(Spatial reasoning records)
-----

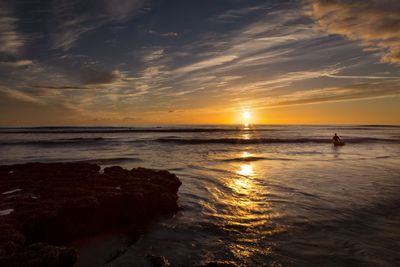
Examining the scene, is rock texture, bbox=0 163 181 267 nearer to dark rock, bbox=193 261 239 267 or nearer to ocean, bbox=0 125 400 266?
ocean, bbox=0 125 400 266

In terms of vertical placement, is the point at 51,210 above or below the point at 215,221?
Answer: above

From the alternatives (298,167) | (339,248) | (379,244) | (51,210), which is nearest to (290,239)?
(339,248)

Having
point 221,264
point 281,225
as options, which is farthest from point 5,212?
point 281,225

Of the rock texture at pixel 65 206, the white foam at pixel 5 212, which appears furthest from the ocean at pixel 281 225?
the white foam at pixel 5 212

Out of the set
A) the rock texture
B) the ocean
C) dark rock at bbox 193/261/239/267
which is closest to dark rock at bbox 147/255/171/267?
the ocean

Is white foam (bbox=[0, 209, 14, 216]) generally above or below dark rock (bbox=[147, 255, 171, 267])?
above

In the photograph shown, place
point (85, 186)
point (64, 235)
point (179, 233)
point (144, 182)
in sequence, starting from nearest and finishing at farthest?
point (64, 235) → point (179, 233) → point (85, 186) → point (144, 182)


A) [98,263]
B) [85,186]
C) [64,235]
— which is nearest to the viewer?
[98,263]

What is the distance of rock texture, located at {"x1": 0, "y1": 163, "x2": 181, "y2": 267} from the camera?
5.00 meters

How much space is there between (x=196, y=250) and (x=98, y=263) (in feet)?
7.03

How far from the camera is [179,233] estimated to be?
24.4ft

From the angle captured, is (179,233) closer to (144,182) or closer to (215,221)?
(215,221)

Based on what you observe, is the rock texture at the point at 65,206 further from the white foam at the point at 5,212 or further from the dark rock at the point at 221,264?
the dark rock at the point at 221,264

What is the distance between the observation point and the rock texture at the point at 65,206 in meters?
5.00
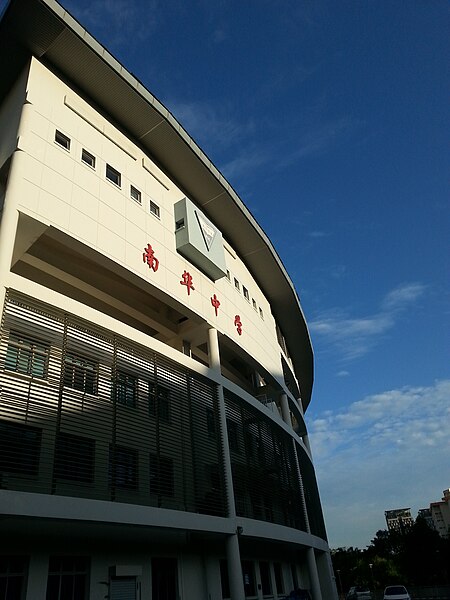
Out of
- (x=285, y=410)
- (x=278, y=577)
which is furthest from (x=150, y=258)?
(x=278, y=577)

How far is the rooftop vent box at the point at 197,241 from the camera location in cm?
1850

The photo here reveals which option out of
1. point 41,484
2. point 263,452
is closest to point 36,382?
point 41,484

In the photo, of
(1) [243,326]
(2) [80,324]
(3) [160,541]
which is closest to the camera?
(2) [80,324]

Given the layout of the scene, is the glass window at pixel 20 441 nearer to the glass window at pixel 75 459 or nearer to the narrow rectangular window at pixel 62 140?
the glass window at pixel 75 459

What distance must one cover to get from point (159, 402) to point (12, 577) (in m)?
5.63

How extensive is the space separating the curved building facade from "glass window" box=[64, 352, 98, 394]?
0.23 feet

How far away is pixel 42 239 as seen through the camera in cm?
1499

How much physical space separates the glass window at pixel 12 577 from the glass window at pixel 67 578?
734 mm

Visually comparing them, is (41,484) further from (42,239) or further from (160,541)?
(42,239)

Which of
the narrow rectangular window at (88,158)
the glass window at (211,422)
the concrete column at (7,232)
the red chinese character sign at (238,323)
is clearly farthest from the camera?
the red chinese character sign at (238,323)

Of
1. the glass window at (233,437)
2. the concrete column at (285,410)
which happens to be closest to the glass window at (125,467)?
the glass window at (233,437)

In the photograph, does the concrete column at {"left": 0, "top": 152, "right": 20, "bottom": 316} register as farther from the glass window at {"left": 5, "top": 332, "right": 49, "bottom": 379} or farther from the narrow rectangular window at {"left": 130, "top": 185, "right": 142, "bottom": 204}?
the narrow rectangular window at {"left": 130, "top": 185, "right": 142, "bottom": 204}

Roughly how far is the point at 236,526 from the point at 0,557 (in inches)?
290

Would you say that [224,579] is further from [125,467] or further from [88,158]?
[88,158]
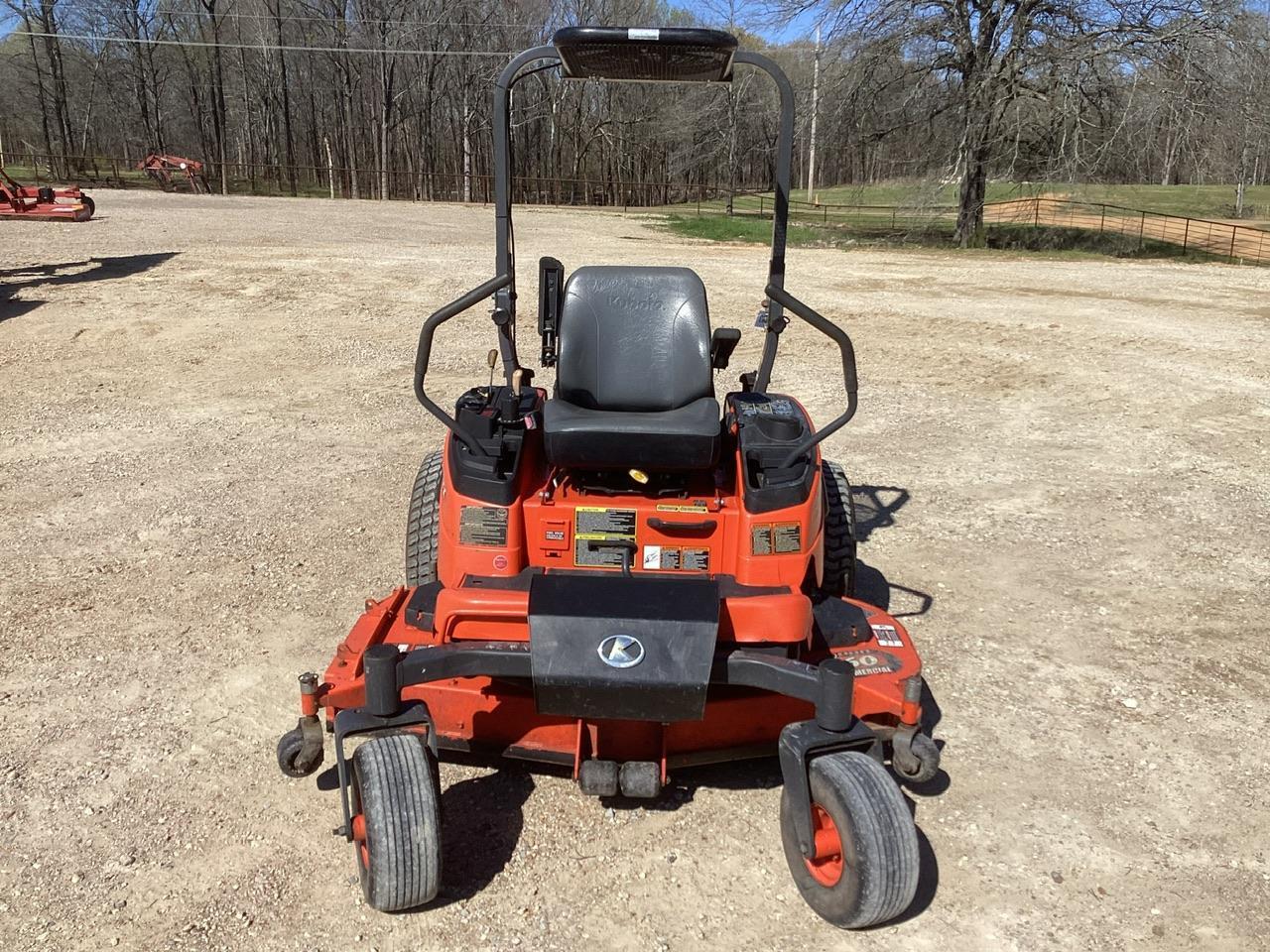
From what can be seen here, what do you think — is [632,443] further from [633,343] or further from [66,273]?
[66,273]

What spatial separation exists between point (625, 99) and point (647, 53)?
45300mm

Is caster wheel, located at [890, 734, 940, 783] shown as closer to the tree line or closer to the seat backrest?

-----

- SET PROBLEM
Restate the entire listing word for word, excluding pictures.

- FINISHED EXERCISE
Examining the scene, is rock texture, bbox=0 163 181 267 nearer to dark rock, bbox=193 261 239 267 or nearer to ocean, bbox=0 125 400 266?
ocean, bbox=0 125 400 266

In terms of vertical placement, is the point at 51,210 above or below the point at 215,221?
Answer: above

From the alternatives (298,167) | (339,248) | (379,244) | (51,210), which is nearest to (290,239)?
(339,248)

Having
point 221,264
point 281,225
as options, which is farthest from point 5,212?
point 281,225

Of the rock texture at pixel 65 206, the white foam at pixel 5 212, which appears furthest from the ocean at pixel 281 225?
the white foam at pixel 5 212

Out of the set
A) the rock texture
B) the ocean
C) dark rock at bbox 193/261/239/267
which is closest to dark rock at bbox 147/255/171/267?
the ocean

Is white foam (bbox=[0, 209, 14, 216]) generally above or below dark rock (bbox=[147, 255, 171, 267])?
above

In the photograph shown, place
point (85, 186)
point (64, 235)
point (179, 233)
point (144, 182)
in sequence, starting from nearest and finishing at farthest?
point (64, 235) → point (179, 233) → point (85, 186) → point (144, 182)


A) [98,263]
B) [85,186]
C) [64,235]
— which is nearest to the viewer?
[98,263]

What is the distance of rock texture, located at {"x1": 0, "y1": 163, "x2": 181, "y2": 267} from the camera?
5.00 meters

How much space is there between (x=196, y=250) and (x=98, y=263) (in feet)?
7.03

How far from the camera is [179,233] estimated to be?
24.4ft

From the angle captured, is (179,233) closer to (144,182) or closer to (215,221)?
(215,221)

Based on what you observe, is the rock texture at the point at 65,206 further from the white foam at the point at 5,212 or further from the dark rock at the point at 221,264?
the dark rock at the point at 221,264

What is the distance between the observation point and the rock texture at the point at 65,206 in meters?
5.00
Out of
- (x=285, y=410)
- (x=278, y=577)
which is furthest from (x=150, y=258)?
(x=278, y=577)

How far is the rooftop vent box at the point at 197,241 from the camera location in cm?
1850

The photo here reveals which option out of
1. point 41,484
2. point 263,452
is closest to point 36,382?
point 41,484

In the photo, of
(1) [243,326]
(2) [80,324]
(3) [160,541]
which is closest to the camera?
(2) [80,324]

Given the layout of the scene, is the glass window at pixel 20 441 nearer to the glass window at pixel 75 459 or nearer to the narrow rectangular window at pixel 62 140?
the glass window at pixel 75 459

What distance must one cover to get from point (159, 402) to point (12, 577) (in m)?
5.63

How extensive is the space separating the curved building facade from "glass window" box=[64, 352, 98, 394]?
0.23 feet

How far away is pixel 42 239 as seen through the camera in cm?
1499

How much physical space separates the glass window at pixel 12 577 from the glass window at pixel 67 578?
734 mm

Visually comparing them, is (41,484) further from (42,239) or further from (160,541)?
(42,239)

Which of
the narrow rectangular window at (88,158)
the glass window at (211,422)
the concrete column at (7,232)
the red chinese character sign at (238,323)
is clearly farthest from the camera?
the red chinese character sign at (238,323)

Of
1. the glass window at (233,437)
2. the concrete column at (285,410)
which happens to be closest to the glass window at (125,467)?
the glass window at (233,437)

In the photograph, does the concrete column at {"left": 0, "top": 152, "right": 20, "bottom": 316} register as farther from the glass window at {"left": 5, "top": 332, "right": 49, "bottom": 379} or farther from the narrow rectangular window at {"left": 130, "top": 185, "right": 142, "bottom": 204}?
the narrow rectangular window at {"left": 130, "top": 185, "right": 142, "bottom": 204}

Roughly how far is the point at 236,526 from the point at 0,557 (in inches)?
290

Would you say that [224,579] is further from [125,467] or further from [88,158]?
[88,158]
From what can be seen here, what do you think — is [632,443] further from [633,343] or further from [66,273]?
[66,273]

What spatial separation exists between point (625, 99) and point (647, 53)?
45300mm

Is caster wheel, located at [890, 734, 940, 783] shown as closer to the tree line or closer to the seat backrest?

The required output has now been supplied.